FORMER Pakistani Prime Minister Benazir Bhutto, treading a fine line so as not to offend local sensitivities, spoke yesterday of the West’s “selective” application of moral values and warned that compromise and tolerance were needed if a clash between the Western and Islamic worlds was to be averted.

“Many in the West would like to think of us as terrorists and fanatics. We are neither,” Bhutto told hundreds of participants in a two-day seminar on Political Islam and the West which opened in Nicosia yesterday. “Muslims expect nothing from the West but respect. Mine is a religion that sanctifies Abraham, Moses and Jesus as prophets,” said the Oxford-educated Bhutto.

The Pakistani opposition leader was among several speakers who addressed the seminar, organised by the Nicosia-based Centre for World Dialogue.

The centre is led by Iranian-born Hossein Alikhani, A Shiite Muslim who gained Cypriot citizenship in 1992. Beside Bhutto, the seminar has attracted several prominent experts and academics from Europe, the Middle East and the United States. A large number of participants, however, came from Iran, an energy-rich country ruled by Muslim clergymen since 1979, and organisers provided them with simultaneous Farsi translation. A similar service in Greek was not available.

In a keynote address, Bhutto warned of the “madness” which exists in both the Islamic and Western worlds, the mutual misconceptions held by members of the Islamic and Western communities, and accused the West of applying double standards in regard to human rights while exploiting the free market and deregulation adopted by Muslim nations to dictate policies.

“Many Muslim countries view global values such as child labour, human rights, the environment as attempts by the West to erect invisible barriers to prevent free competition,” she said. “But when they see a West selective in its application of global values, they wonder whether the West wishes to promote a new global partnership or use these values as a tool to tame markets.”

“I believe the tension prints for a clash are there, but that a clash is not inevitable,” she declared. “Building bridges of understanding will lead to peace, harmony and stability. One billion Muslims stand at the crossroads today. One road leads to intolerance.
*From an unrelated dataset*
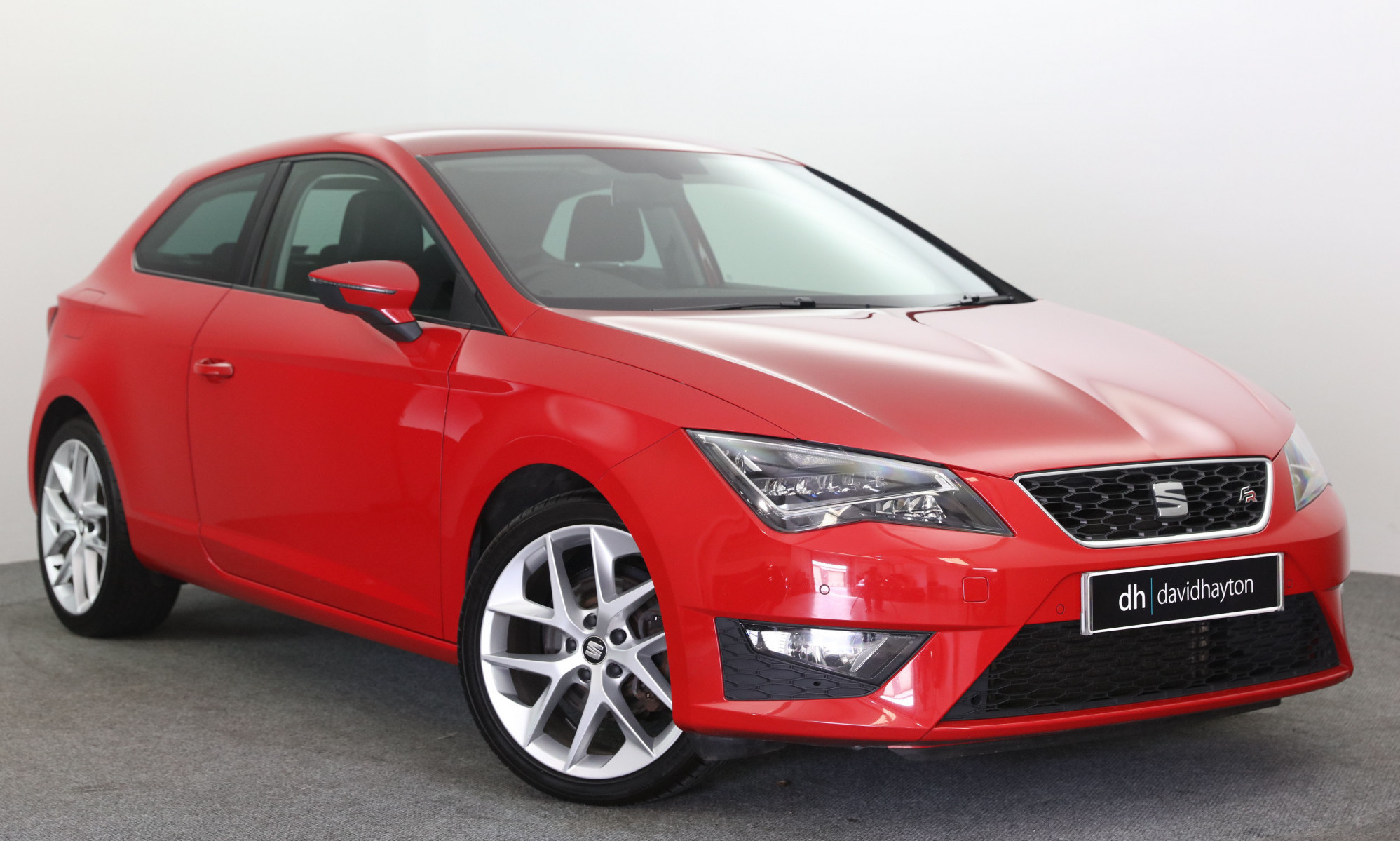 Red SEAT Leon facing 3/4 right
Another leads to accommodation.”

Speaking to reporters later, Bhutto declined to comment on the Cyprus problem and earlier in her address dropped a reference to former Turkish prime minister Tansu Ciller which appeared in an advance text of her speech.

“Pakistan is very close to Turkey, so asking me to comment on the Cyprus issue is very difficult, because I am your guest and I don’t want to hurt any hearts here,” said Bhutto, whose husband faces corruption charges while she herself left office amid a flurry of allegations of wrongdoing.
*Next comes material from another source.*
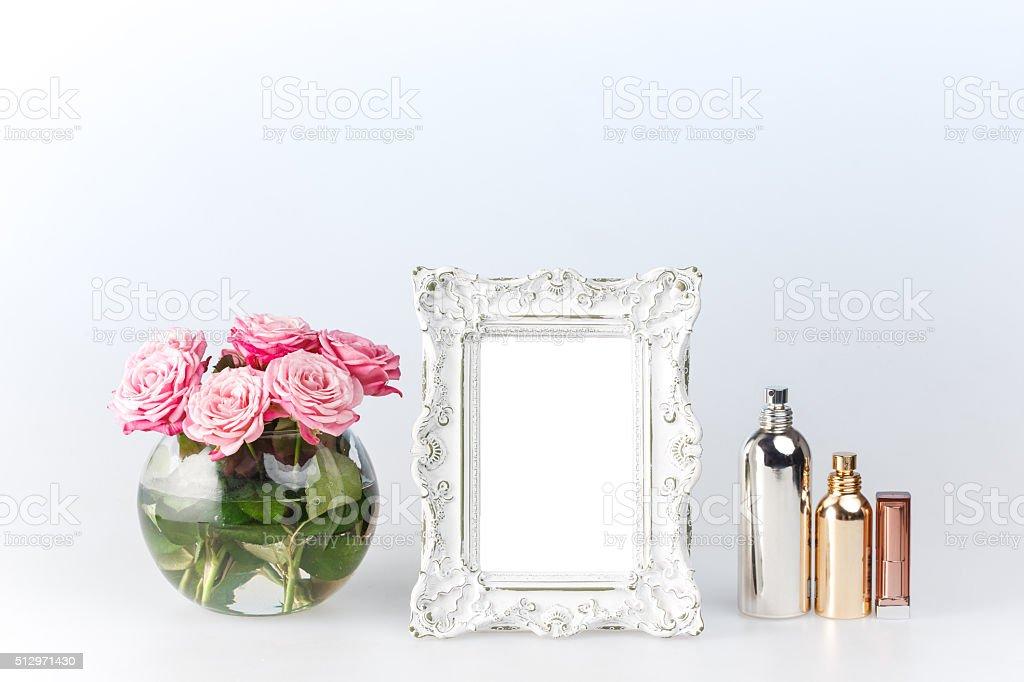 Flowers vase and vintage frame on white stock photo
Senior New York Times writer Judith Miller gave a hard hitting address at the seminar, using facts and figures to illustrate the inability of the Arab Middle East to catch up with a globalised and more free world.

“Not well, not well at all and it is getting worse,” was how she replied to her own rhetorical question on how the area was coping with the latest world political and economic trends. “Muslims lead the world in almost nothing,” she declared, before she went on to illustrate her point by citing falling GDP per capita income in several Arab countries and runaway inflation in Islamic-ruled Sudan, Africa’s largest country.

Attempting to disprove the controversial argument made several years ago by Harvard University Professor Samuel Huntington that a clash between the Islamic and Western civilizations was inevitable, John L. Esposito of the Centre for Muslim-Christian Understanding in Washington said:

“Those who speak of civilisational conflict have been conditioned by a perspective that sees history in terms of sources of conflict… In the post Cold War, they focus on future conflicts, emphasising differences in beliefs and values. But this is only part of the reality,” said Esposito.